[Verilen metin]
Alabildiğine garip,
alabildiğine dokunaklı...
Okurları bu yazıyı okumadan önce
kitabın konusundan bahsettiğime, güncel terimle “spoiler”
verdiğime dair uyarmak isterim. Romanın farklılığını ve
güzelliğini olay örgüsünden bahsetmeden anlatmak pek mümkün
değildi.
Kibritleri Çok Seven Küçük Kız,
Kanadalı yazar Gaétan Soucy'nin 1998 yılında yayımlanan ve çok
ses getiren romanı. Gerek farklı konusu, gerek bu konuyu işlerken
zaman zaman uydurulan kelimelerle oluşturduğu dili, gerekse olay
örgüsünü ilmek ilmek incelikle kurma başarısıyla bitirdikten
sonra bile uzun süre etkisinden kurtulamadığım bir roman oldu
Kibritleri Çok Seven Küçük Kız.

[Verilen görev] Verilen metnin "verdiğime dair uyarmak" sözcüklerinin geçtiği yerle açılıp "Seven Küçük Kız." ile kapanan kısmını hiçbir değişiklik yapmadan döndürün.

[Ham veriler]
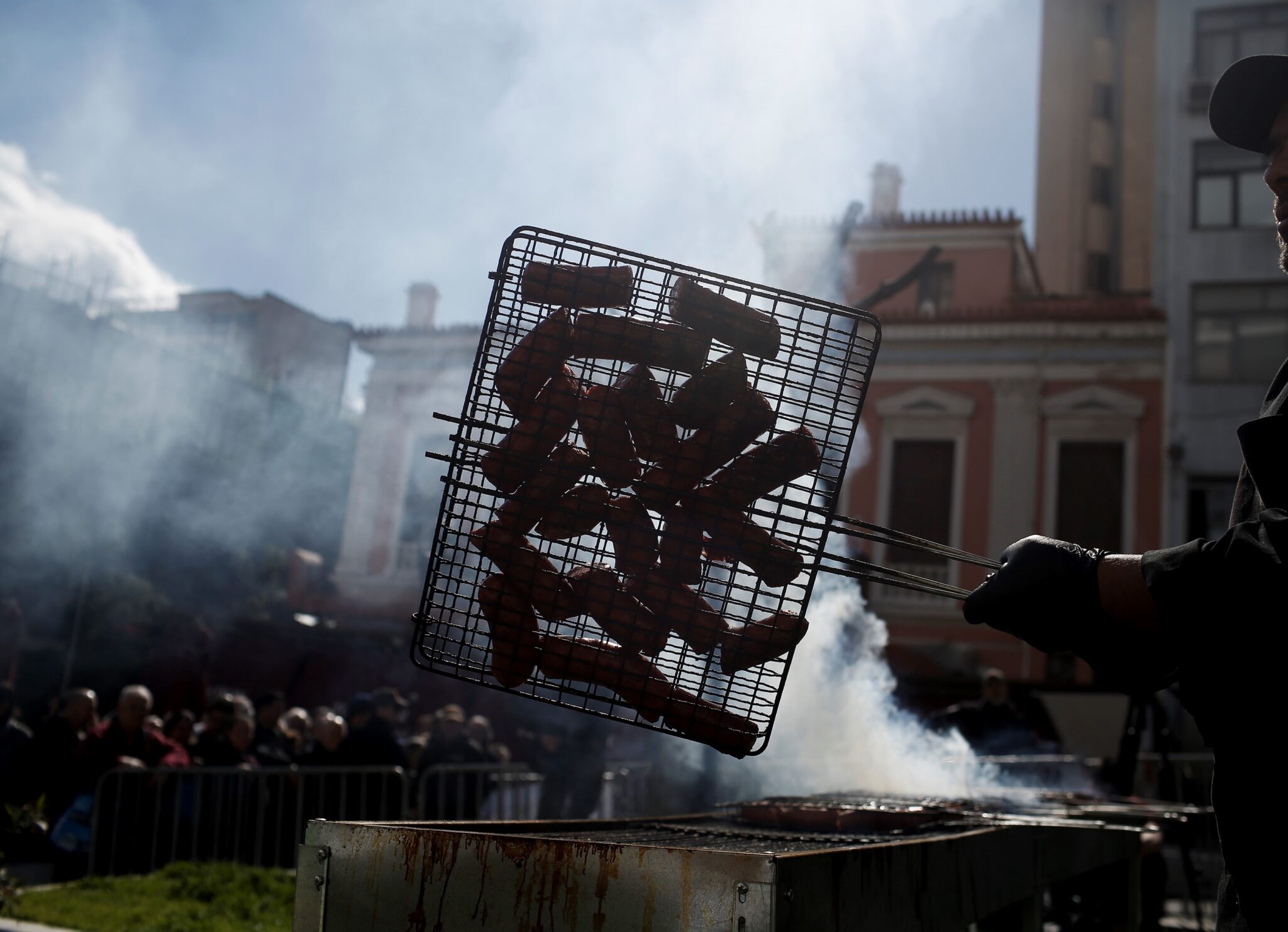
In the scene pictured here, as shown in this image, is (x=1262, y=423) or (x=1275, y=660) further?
(x=1262, y=423)

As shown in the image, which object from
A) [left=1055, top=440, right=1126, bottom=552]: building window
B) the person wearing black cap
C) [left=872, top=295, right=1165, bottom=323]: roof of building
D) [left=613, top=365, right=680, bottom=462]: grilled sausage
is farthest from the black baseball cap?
[left=1055, top=440, right=1126, bottom=552]: building window

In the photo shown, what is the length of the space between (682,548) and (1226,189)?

[Görevin çözümü]
verdiğime dair uyarmak isterim. Romanın farklılığını ve
güzelliğini olay örgüsünden bahsetmeden anlatmak pek mümkün
değildi.
Kibritleri Çok Seven Küçük Kız,
Kanadalı yazar Gaétan Soucy'nin 1998 yılında yayımlanan ve çok
ses getiren romanı. Gerek farklı konusu, gerek bu konuyu işlerken
zaman zaman uydurulan kelimelerle oluşturduğu dili, gerekse olay
örgüsünü ilmek ilmek incelikle kurma başarısıyla bitirdikten
sonra bile uzun süre etkisinden kurtulamadığım bir roman oldu
Kibritleri Çok Seven Küçük Kız.